All roads lead to Rome. Rome in our case is the killing of all micro-organisms. This post is the kick off of a long discussion concerning the evolution of the different methods of sterilization that were developed over the years. We'll try to make some order in the different methods available and this will lead us to Rome, gaining a better understanding which method is the best match for your sterilization needs.
All Sterilization methods can be divided to two categories: Sterilization that uses heat as a killing agent and sterilization that uses non-heat methods. Each method has its strengths, weaknesses and a specific field of application.
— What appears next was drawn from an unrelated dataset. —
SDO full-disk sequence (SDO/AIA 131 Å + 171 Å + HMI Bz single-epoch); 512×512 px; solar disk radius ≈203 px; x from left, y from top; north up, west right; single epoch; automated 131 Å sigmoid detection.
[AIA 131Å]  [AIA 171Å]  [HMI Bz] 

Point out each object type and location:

The idea behind the heat methods is that organisms, like any living creature, survive in a reasonable temperature. When exposing a microorganism to heat you are damaging its living material and it will die.
Heat can cause the death of living organisms in two ways: Coagulation and Oxidation. Go to your kitchen take a pot with boiling water and throw an egg inside. As the water heats up the egg becomes white then it starts to stick together and becomes hard. This is coagulation and it happens at 52 °C.
Now take the second egg and fry it in a pan. First it will also become white, but when continuing frying, the sides will start turning black and it will burn. The burning happens at much higher temperatures than coagulation and it's called oxidation. As Harry Truman once said: "If you can't stand the heat, get out of the kitchen".
Common heat methods are: Open flame, incineration, steam under pressure and dry heat. We will dedicate a post to explain each method in depth. Non heat methods are also divided into sub categories by the killing agent which can be chemicals, gas or radiation.